Landytech is on a mission to revolutionize the way that investment managers, asset owners and their advisors access asset information. Powered by Sesame, an industry-leading investment reporting platform, we are helping clients in over 15 countries make informed investment decisions and deliver insights faster.

The company is growing rapidly and it's an exciting time to join, having secured $12M in Series B funding in January 2023. In just four years, it has gone from two co-founders to a team of 100+ staff, with offices in London and Paris. Landytech values diversity with a team from over 15 countries and 14 languages spoken.

Team & Role

We are looking for a detail-oriented Investment Product Analyst to join our growing team building innovative fintech products and interacting with investment model, analytics, and reporting. This hybrid role is ideal for professionals in investment management or financial analytics who are keen to apply their skills in a technology-driven environment.
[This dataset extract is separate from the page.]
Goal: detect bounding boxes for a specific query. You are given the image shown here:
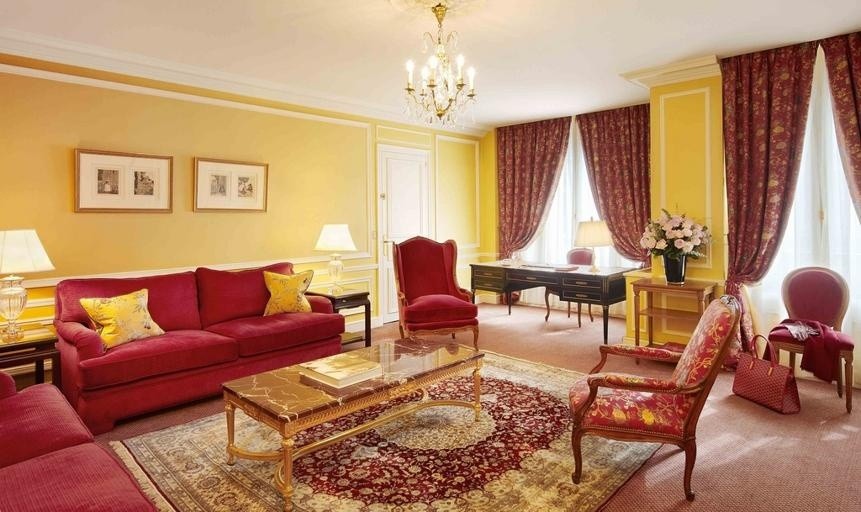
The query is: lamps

You will support both our investment analytics capabilities and the software product development process, helping bridge the gap between client needs and product delivery.

Responsibilities
  • Portfolio Analytics & Investment Research: Assist in building and interpreting performance attribution, risk analysis, and exposure reporting for multi-asset portfolios across public and private markets
  • Develop investment models, processes, and solutions that are suitable for clients' needs
  • Work with clients and internal teams to ensure analytics outputs align with client expectations
  • Act as a subject matter expert on investment analysis for private and institutional clients
  • Support external asset managers engagements and due diligence across public (equities, fixed income) and private markets (private equity, real assets, credit)
Product Management & Collaboration
  • Collaborate with product owners, designers, and engineers to translate investment use cases into product requirements
  • Support the product roadmap development and drive alignment across teams to ensure its successful execution
  • Participate in agile sprint planning, backlog grooming, and sprint reviews to help shape product roadmap execution
  • Gather feedback from client-facing teams and contribute to continuous product improvement
Your Skills & Expertise
  • Bachelor's degree in Engineering, Mathematics, Finance, Economics or related discipline
  • Ideally 1-3 years of experience in financial services, asset managers, or fintech environment. CFA Level I or higher is a plus
  • Exposure to investment analytics, asset management, or portfolio risk tools across public and private markets is a strong advantage
  • Fluent in English, with excellent written and verbal communication skills
  • Based in London or willing to relocate to London
  • Strong analytical skills, preferably with demonstrable experience in financial modelling and data analysis
  • Strong foundation in portfolio theory, performance attribution, investment analytics, quantitative finance, derivatives, private markets, and multi-asset investments
  • Comfortable working in a fast-paced, agile, and collaborative environment
Our Benefits
  • An opportunity to work in a fast growing fintech revolutionizing investment reporting
  • Hybrid style of work/WFH allowed depending on role
  • Competitive salary & stock options package
  • Private medical insurance with Bupa for you and your family members
  • Life insurance option
  • Pension Plan with NEST
  • Cycle to Work Scheme and gym allowance
  • Office food & drinks, regular socials

If this sounds like a match to you, we are looking forward to receiving your application!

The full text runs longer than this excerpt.